*** ENTRIES ***
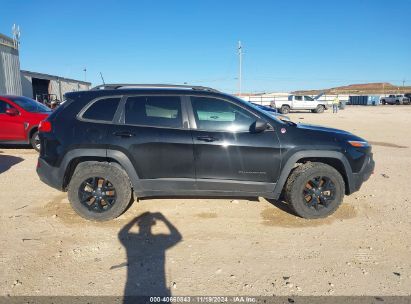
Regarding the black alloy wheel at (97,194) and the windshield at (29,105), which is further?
the windshield at (29,105)

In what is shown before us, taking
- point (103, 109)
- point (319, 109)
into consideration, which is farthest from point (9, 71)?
point (319, 109)

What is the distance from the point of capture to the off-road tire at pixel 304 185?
414cm

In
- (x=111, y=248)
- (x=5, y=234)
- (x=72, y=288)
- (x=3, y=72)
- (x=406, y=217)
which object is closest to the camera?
(x=72, y=288)

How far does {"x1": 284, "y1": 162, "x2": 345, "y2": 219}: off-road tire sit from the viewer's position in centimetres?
414

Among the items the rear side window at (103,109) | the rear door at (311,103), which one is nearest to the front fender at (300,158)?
the rear side window at (103,109)

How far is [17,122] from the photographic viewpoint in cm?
838

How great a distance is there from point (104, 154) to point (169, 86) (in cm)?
137

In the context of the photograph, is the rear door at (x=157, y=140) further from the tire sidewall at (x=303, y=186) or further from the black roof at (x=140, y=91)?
the tire sidewall at (x=303, y=186)

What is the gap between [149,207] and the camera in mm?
4652

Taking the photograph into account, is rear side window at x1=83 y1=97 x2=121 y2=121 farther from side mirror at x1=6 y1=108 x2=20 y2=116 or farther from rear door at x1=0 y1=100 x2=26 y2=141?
side mirror at x1=6 y1=108 x2=20 y2=116

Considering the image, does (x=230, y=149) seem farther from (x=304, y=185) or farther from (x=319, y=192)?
(x=319, y=192)

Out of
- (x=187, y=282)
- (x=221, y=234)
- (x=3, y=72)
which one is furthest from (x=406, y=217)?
(x=3, y=72)

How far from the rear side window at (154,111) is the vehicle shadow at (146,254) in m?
1.30

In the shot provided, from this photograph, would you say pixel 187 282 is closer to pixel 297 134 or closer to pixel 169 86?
pixel 297 134
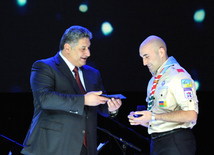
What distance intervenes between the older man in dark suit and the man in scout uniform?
34cm

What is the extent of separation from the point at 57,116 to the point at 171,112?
893 millimetres

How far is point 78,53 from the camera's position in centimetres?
258

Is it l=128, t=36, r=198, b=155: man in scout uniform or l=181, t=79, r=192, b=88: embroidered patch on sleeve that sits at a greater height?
l=181, t=79, r=192, b=88: embroidered patch on sleeve

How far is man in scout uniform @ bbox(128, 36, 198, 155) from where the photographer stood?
7.06ft

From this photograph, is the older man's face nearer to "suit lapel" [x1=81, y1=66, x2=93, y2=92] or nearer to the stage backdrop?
"suit lapel" [x1=81, y1=66, x2=93, y2=92]

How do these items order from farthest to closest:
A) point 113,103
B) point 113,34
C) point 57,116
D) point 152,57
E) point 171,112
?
point 113,34
point 152,57
point 113,103
point 57,116
point 171,112

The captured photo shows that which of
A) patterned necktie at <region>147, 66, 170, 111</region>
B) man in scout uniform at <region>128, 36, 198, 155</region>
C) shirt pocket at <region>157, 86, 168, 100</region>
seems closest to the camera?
man in scout uniform at <region>128, 36, 198, 155</region>

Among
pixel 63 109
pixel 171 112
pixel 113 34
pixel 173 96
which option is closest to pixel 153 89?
pixel 173 96

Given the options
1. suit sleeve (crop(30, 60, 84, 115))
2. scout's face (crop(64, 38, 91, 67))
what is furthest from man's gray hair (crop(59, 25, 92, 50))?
suit sleeve (crop(30, 60, 84, 115))

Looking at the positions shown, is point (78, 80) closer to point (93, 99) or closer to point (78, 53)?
point (78, 53)

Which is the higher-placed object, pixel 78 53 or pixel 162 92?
pixel 78 53

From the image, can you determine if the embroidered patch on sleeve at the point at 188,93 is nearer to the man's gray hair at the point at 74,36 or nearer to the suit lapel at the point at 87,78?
the suit lapel at the point at 87,78

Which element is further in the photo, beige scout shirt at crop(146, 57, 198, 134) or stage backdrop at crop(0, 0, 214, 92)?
stage backdrop at crop(0, 0, 214, 92)

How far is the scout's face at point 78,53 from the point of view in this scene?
***
- [DO THIS]: Rewrite all of the material above with "off-road tire" renamed to "all-terrain tire" and everything else unchanged. Leave out the pictures.

- [TASK ANSWER]:
Regarding the black alloy wheel at (97,194) and the windshield at (29,105), which is further?
the windshield at (29,105)

In what is shown before us, taking
- point (103, 109)
- point (319, 109)
into consideration, which is farthest from point (9, 71)?
point (319, 109)

What is the distance from the point of capture to the all-terrain tire at pixel 304 185?
414cm

In
- (x=111, y=248)
- (x=5, y=234)
- (x=72, y=288)
- (x=3, y=72)
- (x=406, y=217)
which object is closest to the camera?
(x=72, y=288)

How far does {"x1": 284, "y1": 162, "x2": 345, "y2": 219}: all-terrain tire sit from the viewer's position in centimetres?
414

Among the items the rear side window at (103,109) | the rear door at (311,103), which one is nearest to the front fender at (300,158)?
the rear side window at (103,109)

How far is [17,122] from the photographic viewpoint in cm?
838

How great a distance is there from point (104, 154) to point (169, 86) (in cm)?
137

In the context of the photograph, is the rear door at (x=157, y=140) further from the tire sidewall at (x=303, y=186) or further from the black roof at (x=140, y=91)?
the tire sidewall at (x=303, y=186)

What is the gap between [149,207] and the camera in mm?
4652

Taking the photograph into account, is rear side window at x1=83 y1=97 x2=121 y2=121 farther from side mirror at x1=6 y1=108 x2=20 y2=116 or farther from rear door at x1=0 y1=100 x2=26 y2=141?
side mirror at x1=6 y1=108 x2=20 y2=116

Considering the image, does (x=230, y=149) seem farther from (x=304, y=185) or farther from (x=319, y=192)?
(x=319, y=192)

Out of
- (x=187, y=282)
- (x=221, y=234)
- (x=3, y=72)
which one is furthest from (x=406, y=217)?
(x=3, y=72)

How far from the rear side window at (154,111) is the vehicle shadow at (146,254) in m?
1.30

In the shot provided, from this photograph, would you say pixel 187 282 is closer to pixel 297 134 or closer to pixel 169 86?
pixel 297 134
What distance intervenes between the older man in dark suit and the man in scout uniform?
34cm

What is the extent of separation from the point at 57,116 to the point at 171,112?
893 millimetres

How far is point 78,53 from the camera's position in centimetres?
258

Is it l=128, t=36, r=198, b=155: man in scout uniform or l=181, t=79, r=192, b=88: embroidered patch on sleeve that sits at a greater height?
l=181, t=79, r=192, b=88: embroidered patch on sleeve

How far is man in scout uniform @ bbox(128, 36, 198, 155) from where the photographer stood?
7.06ft

From this photograph, is the older man's face nearer to "suit lapel" [x1=81, y1=66, x2=93, y2=92] or nearer to the stage backdrop?
"suit lapel" [x1=81, y1=66, x2=93, y2=92]

How do these items order from farthest to closest:
A) point 113,103
B) point 113,34
C) point 57,116
D) point 152,57
E) point 171,112
?
point 113,34
point 152,57
point 113,103
point 57,116
point 171,112

The captured photo shows that which of
A) patterned necktie at <region>147, 66, 170, 111</region>
B) man in scout uniform at <region>128, 36, 198, 155</region>
C) shirt pocket at <region>157, 86, 168, 100</region>
seems closest to the camera?
man in scout uniform at <region>128, 36, 198, 155</region>

Among
pixel 63 109
pixel 171 112
pixel 113 34
pixel 173 96
which option is closest to pixel 153 89?
pixel 173 96

Given the options
1. suit sleeve (crop(30, 60, 84, 115))
2. scout's face (crop(64, 38, 91, 67))
what is furthest from man's gray hair (crop(59, 25, 92, 50))?
suit sleeve (crop(30, 60, 84, 115))

Looking at the positions shown, is point (78, 80) closer to point (93, 99) or closer to point (78, 53)?
point (78, 53)

Which is the higher-placed object, pixel 78 53 or pixel 162 92?
pixel 78 53

From the image, can you determine if the embroidered patch on sleeve at the point at 188,93 is nearer to the man's gray hair at the point at 74,36 or nearer to the suit lapel at the point at 87,78?
the suit lapel at the point at 87,78

Which element is further in the photo, beige scout shirt at crop(146, 57, 198, 134) or stage backdrop at crop(0, 0, 214, 92)?
stage backdrop at crop(0, 0, 214, 92)

How far is the scout's face at point 78,53 from the point of view in this scene?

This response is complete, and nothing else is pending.